What you need to do —
Lines from the entries below that hold "site" form the answer; copy all of them.

+ + + + +

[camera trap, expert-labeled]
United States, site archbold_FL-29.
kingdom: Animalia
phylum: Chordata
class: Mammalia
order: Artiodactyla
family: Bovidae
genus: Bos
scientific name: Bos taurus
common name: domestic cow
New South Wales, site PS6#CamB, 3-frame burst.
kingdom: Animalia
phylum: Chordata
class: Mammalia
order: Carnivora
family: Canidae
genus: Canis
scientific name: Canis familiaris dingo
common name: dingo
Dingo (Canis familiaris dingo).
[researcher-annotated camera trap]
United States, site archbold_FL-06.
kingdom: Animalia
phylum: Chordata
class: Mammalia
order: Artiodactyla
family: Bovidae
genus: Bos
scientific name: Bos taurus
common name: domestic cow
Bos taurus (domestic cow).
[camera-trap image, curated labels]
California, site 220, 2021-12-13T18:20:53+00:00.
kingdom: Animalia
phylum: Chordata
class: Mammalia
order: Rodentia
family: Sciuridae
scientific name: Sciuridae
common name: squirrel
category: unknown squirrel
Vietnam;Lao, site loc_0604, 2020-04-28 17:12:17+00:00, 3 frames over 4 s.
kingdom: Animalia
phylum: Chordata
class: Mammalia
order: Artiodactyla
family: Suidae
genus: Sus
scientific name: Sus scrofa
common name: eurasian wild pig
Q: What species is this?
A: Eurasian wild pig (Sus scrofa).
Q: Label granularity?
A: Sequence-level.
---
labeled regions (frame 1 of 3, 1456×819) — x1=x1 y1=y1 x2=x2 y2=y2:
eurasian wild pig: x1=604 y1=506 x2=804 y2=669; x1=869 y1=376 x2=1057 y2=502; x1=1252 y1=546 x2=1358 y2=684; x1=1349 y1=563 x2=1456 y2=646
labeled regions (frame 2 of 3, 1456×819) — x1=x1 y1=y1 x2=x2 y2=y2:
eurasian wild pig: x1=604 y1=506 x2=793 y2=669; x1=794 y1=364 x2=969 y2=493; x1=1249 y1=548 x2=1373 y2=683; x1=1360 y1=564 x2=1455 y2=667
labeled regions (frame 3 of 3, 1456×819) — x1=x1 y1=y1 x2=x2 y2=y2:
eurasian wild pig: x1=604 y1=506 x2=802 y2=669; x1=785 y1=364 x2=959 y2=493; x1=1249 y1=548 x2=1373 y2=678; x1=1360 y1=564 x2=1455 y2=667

+ + + + +

Answer to the problem —
United States, site archbold_FL-29.
New South Wales, site PS6#CamB, 3-frame burst.
United States, site archbold_FL-06.
California, site 220, 2021-12-13T18:20:53+00:00.
Vietnam;Lao, site loc_0604, 2020-04-28 17:12:17+00:00, 3 frames over 4 s.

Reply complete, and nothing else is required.